*Task goal:*
Every line below that holds the string "kytara" should be copied out.

(Stored data entries)
::::

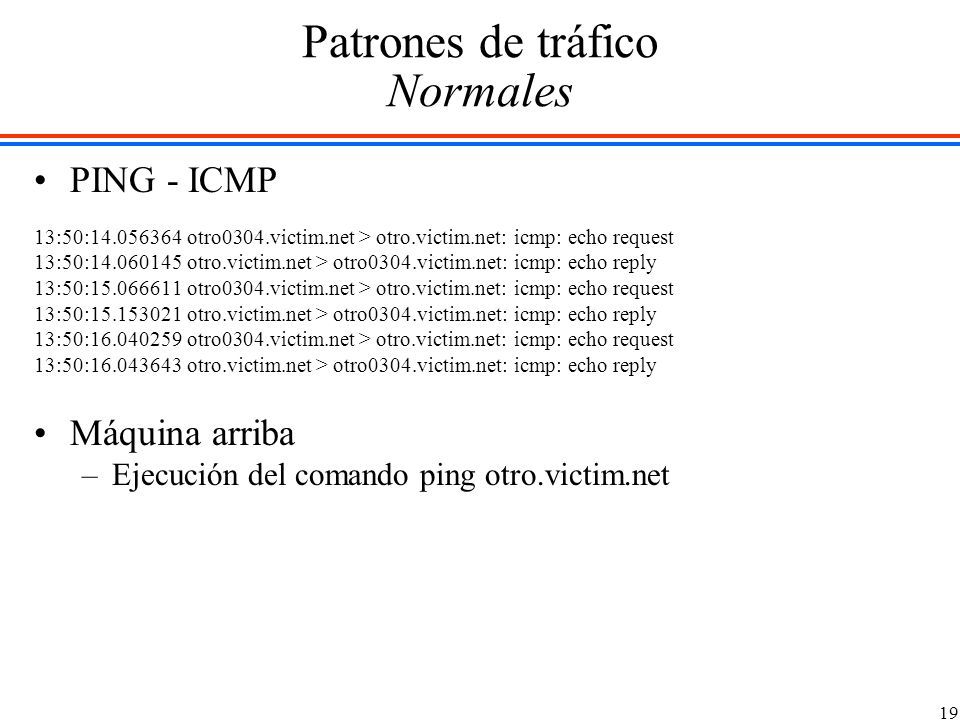 Patrones de tráfico
Normales

• PING - ICMP

13:50:14.056364 otro0304.victim.net > otro.victim.net: icmp: echo request
13:50:14.060145 otro.victim.net > otro0304.victim.net: icmp: echo reply
13:50:15.066611 otro0304.victim.net > otro.victim.net: icmp: echo request
13:50:15.153021 otro.victim.net > otro0304.victim.net: icmp: echo reply
13:50:16.040259 otro0304.victim.net > otro.victim.net: icmp: echo request
13:50:16.043643 otro.victim.net > otro0304.victim.net: icmp: echo reply

• Máquina arriba
– Ejecución del comando ping otro.victim.net

19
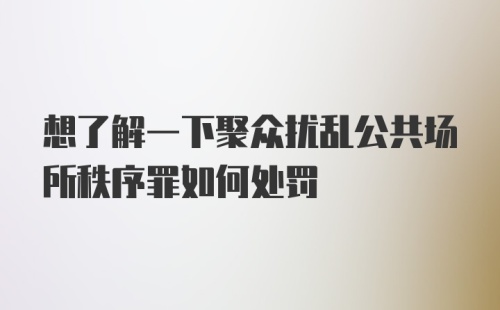 想了解一下聚众扰乱公共场所秩序罪如何处罚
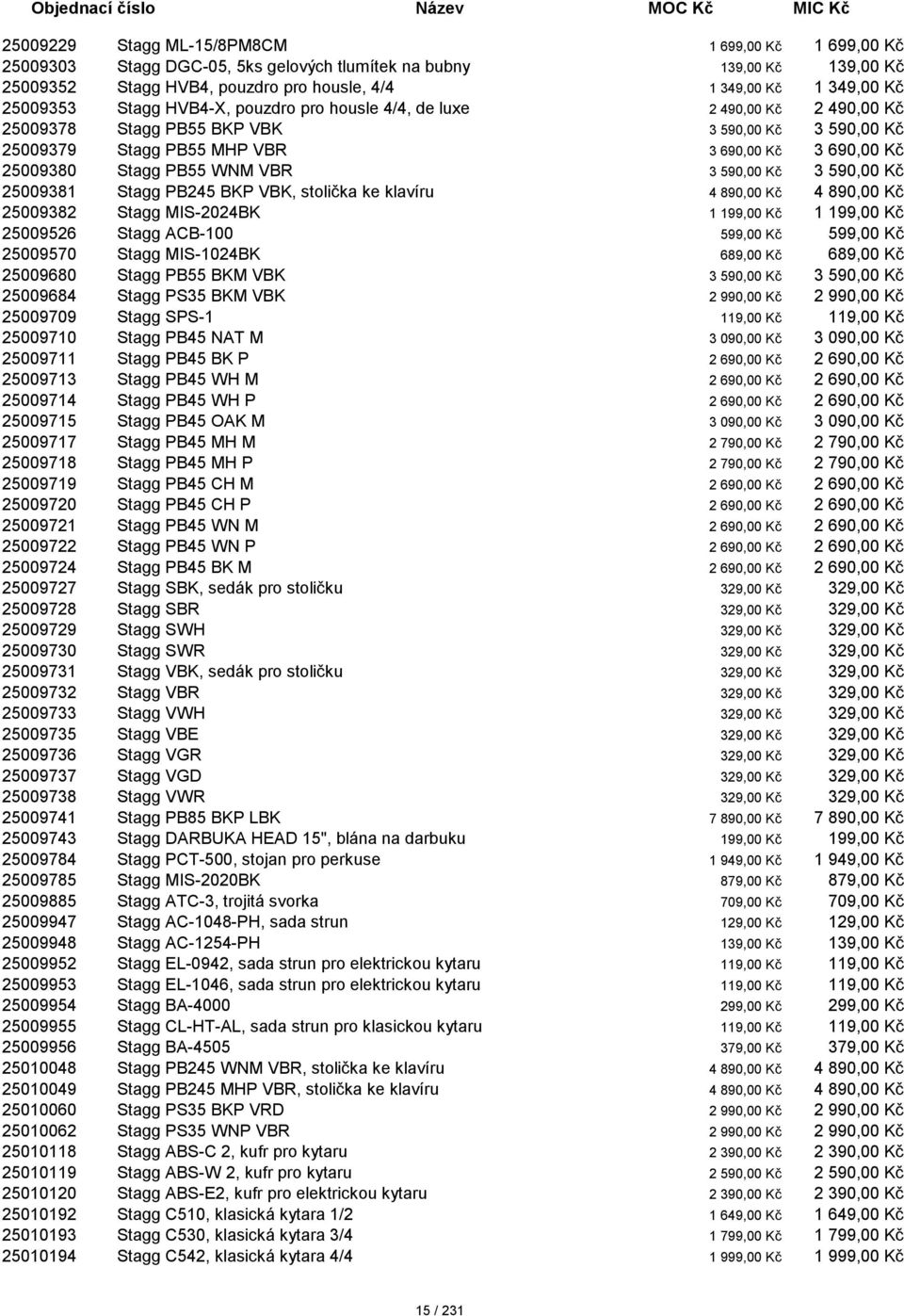 | Objednací číslo | Název | MOC Kč | MIC Kč |
|---|---|---|---|
| 25009229 | Stagg ML-15/8PM8CM | 1 699,00 Kč | 1 699,00 Kč |
| 25009303 | Stagg DGC-05, 5ks gelových tlumítek na bubny | 139,00 Kč | 139,00 Kč |
| 25009352 | Stagg HVB4, pouzdro pro housle, 4/4 | 1 349,00 Kč | 1 349,00 Kč |
| 25009353 | Stagg HVB4-X, pouzdro pro housle 4/4, de luxe | 2 490,00 Kč | 2 490,00 Kč |
| 25009378 | Stagg PB55 BKP VBK | 3 590,00 Kč | 3 590,00 Kč |
| 25009379 | Stagg PB55 MHP VBR | 3 690,00 Kč | 3 690,00 Kč |
| 25009380 | Stagg PB55 WNM VBR | 3 590,00 Kč | 3 590,00 Kč |
| 25009381 | Stagg PB245 BKP VBK, stolička ke klavíru | 4 890,00 Kč | 4 890,00 Kč |
| 25009382 | Stagg MIS-2024BK | 1 199,00 Kč | 1 199,00 Kč |
| 25009526 | Stagg ACB-100 | 599,00 Kč | 599,00 Kč |
| 25009570 | Stagg MIS-1024BK | 689,00 Kč | 689,00 Kč |
| 25009680 | Stagg PB55 BKM VBK | 3 590,00 Kč | 3 590,00 Kč |
| 25009684 | Stagg PS35 BKM VBK | 2 990,00 Kč | 2 990,00 Kč |
| 25009709 | Stagg SPS-1 | 119,00 Kč | 119,00 Kč |
| 25009710 | Stagg PB45 NAT M | 3 090,00 Kč | 3 090,00 Kč |
| 25009711 | Stagg PB45 BK P | 2 690,00 Kč | 2 690,00 Kč |
| 25009713 | Stagg PB45 WH M | 2 690,00 Kč | 2 690,00 Kč |
| 25009714 | Stagg PB45 WH P | 2 690,00 Kč | 2 690,00 Kč |
| 25009715 | Stagg PB45 OAK M | 3 090,00 Kč | 3 090,00 Kč |
| 25009717 | Stagg PB45 MH M | 2 790,00 Kč | 2 790,00 Kč |
| 25009718 | Stagg PB45 MH P | 2 790,00 Kč | 2 790,00 Kč |
| 25009719 | Stagg PB45 CH M | 2 690,00 Kč | 2 690,00 Kč |
| 25009720 | Stagg PB45 CH P | 2 690,00 Kč | 2 690,00 Kč |
| 25009721 | Stagg PB45 WN M | 2 690,00 Kč | 2 690,00 Kč |
| 25009722 | Stagg PB45 WN P | 2 690,00 Kč | 2 690,00 Kč |
| 25009724 | Stagg PB45 BK M | 2 690,00 Kč | 2 690,00 Kč |
| 25009727 | Stagg SBK, sedák pro stoličku | 329,00 Kč | 329,00 Kč |
| 25009728 | Stagg SBR | 329,00 Kč | 329,00 Kč |
| 25009729 | Stagg SWH | 329,00 Kč | 329,00 Kč |
| 25009730 | Stagg SWR | 329,00 Kč | 329,00 Kč |
| 25009731 | Stagg VBK, sedák pro stoličku | 329,00 Kč | 329,00 Kč |
| 25009732 | Stagg VBR | 329,00 Kč | 329,00 Kč |
| 25009733 | Stagg VWH | 329,00 Kč | 329,00 Kč |
| 25009735 | Stagg VBE | 329,00 Kč | 329,00 Kč |
| 25009736 | Stagg VGR | 329,00 Kč | 329,00 Kč |
| 25009737 | Stagg VGD | 329,00 Kč | 329,00 Kč |
| 25009738 | Stagg VWR | 329,00 Kč | 329,00 Kč |
| 25009741 | Stagg PB85 BKP LBK | 7 890,00 Kč | 7 890,00 Kč |
| 25009743 | Stagg DARBUKA HEAD 15", blána na darbuku | 199,00 Kč | 199,00 Kč |
| 25009784 | Stagg PCT-500, stojan pro perkuse | 1 949,00 Kč | 1 949,00 Kč |
| 25009785 | Stagg MIS-2020BK | 879,00 Kč | 879,00 Kč |
| 25009885 | Stagg ATC-3, trojitá svorka | 709,00 Kč | 709,00 Kč |
| 25009947 | Stagg AC-1048-PH, sada strun | 129,00 Kč | 129,00 Kč |
| 25009948 | Stagg AC-1254-PH | 139,00 Kč | 139,00 Kč |
| 25009952 | Stagg EL-0942, sada strun pro elektrickou kytaru | 119,00 Kč | 119,00 Kč |
| 25009953 | Stagg EL-1046, sada strun pro elektrickou kytaru | 119,00 Kč | 119,00 Kč |
| 25009954 | Stagg BA-4000 | 299,00 Kč | 299,00 Kč |
| 25009955 | Stagg CL-HT-AL, sada strun pro klasickou kytaru | 119,00 Kč | 119,00 Kč |
| 25009956 | Stagg BA-4505 | 379,00 Kč | 379,00 Kč |
| 25010048 | Stagg PB245 WNM VBR, stolička ke klavíru | 4 890,00 Kč | 4 890,00 Kč |
| 25010049 | Stagg PB245 MHP VBR, stolička ke klavíru | 4 890,00 Kč | 4 890,00 Kč |
| 25010060 | Stagg PS35 BKP VRD | 2 990,00 Kč | 2 990,00 Kč |
| 25010062 | Stagg PS35 WNP VBR | 2 990,00 Kč | 2 990,00 Kč |
| 25010118 | Stagg ABS-C 2, kufr pro kytaru | 2 390,00 Kč | 2 390,00 Kč |
| 25010119 | Stagg ABS-W 2, kufr pro kytaru | 2 590,00 Kč | 2 590,00 Kč |
| 25010120 | Stagg ABS-E2, kufr pro elektrickou kytaru | 2 390,00 Kč | 2 390,00 Kč |
| 25010192 | Stagg C510, klasická kytara 1/2 | 1 649,00 Kč | 1 649,00 Kč |
| 25010193 | Stagg C530, klasická kytara 3/4 | 1 799,00 Kč | 1 799,00 Kč |
| 25010194 | Stagg C542, klasická kytara 4/4 | 1 999,00 Kč | 1 999,00 Kč |

15 / 231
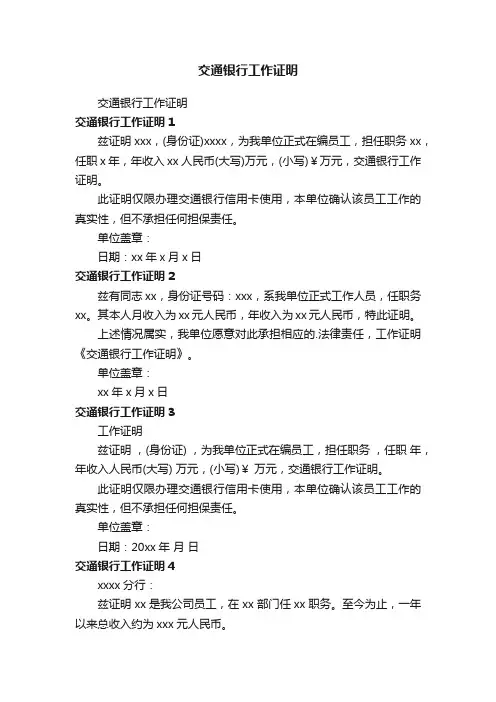 交通银行工作证明

交通银行工作证明

交通银行工作证明 1

兹证明 xxx，(身份证)xxxx，为我单位正式在编员工，担任职务 xx，任职 x 年，年收入 xx 人民币(大写)万元，(小写)￥万元，交通银行工作证明。

此证明仅限办理交通银行信用卡使用，本单位确认该员工工作的真实性，但不承担任何担保责任。

单位盖章：

日期：xx 年 x 月 x 日

交通银行工作证明 2

兹有同志 xx，身份证号码：xxx，系我单位正式工作人员，任职务 xx。其本人月收入为 xx 元人民币，年收入为 xx 元人民币，特此证明。

上述情况属实，我单位愿意对此承担相应的.法律责任，工作证明《交通银行工作证明》。

单位盖章：

xx 年 x 月 x 日

交通银行工作证明 3

工作证明

兹证明 ，(身份证) ，为我单位正式在编员工，担任职务 ，任职 年，年收入人民币(大写) 万元，(小写)￥ 万元，交通银行工作证明。

此证明仅限办理交通银行信用卡使用，本单位确认该员工工作的真实性，但不承担任何担保责任。

单位盖章：

日期：20xx 年 月 日

交通银行工作证明 4

xxxx 分行：

兹证明 xx 是我公司员工，在 xx 部门任 xx 职务。至今为止，一年以来总收入约为 xxx 元人民币。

::::

*Solution to the problem:*
| 25010192 | Stagg C510, klasická kytara 1/2 | 1 649,00 Kč | 1 649,00 Kč |
| 25010193 | Stagg C530, klasická kytara 3/4 | 1 799,00 Kč | 1 799,00 Kč |
| 25010194 | Stagg C542, klasická kytara 4/4 | 1 999,00 Kč | 1 999,00 Kč |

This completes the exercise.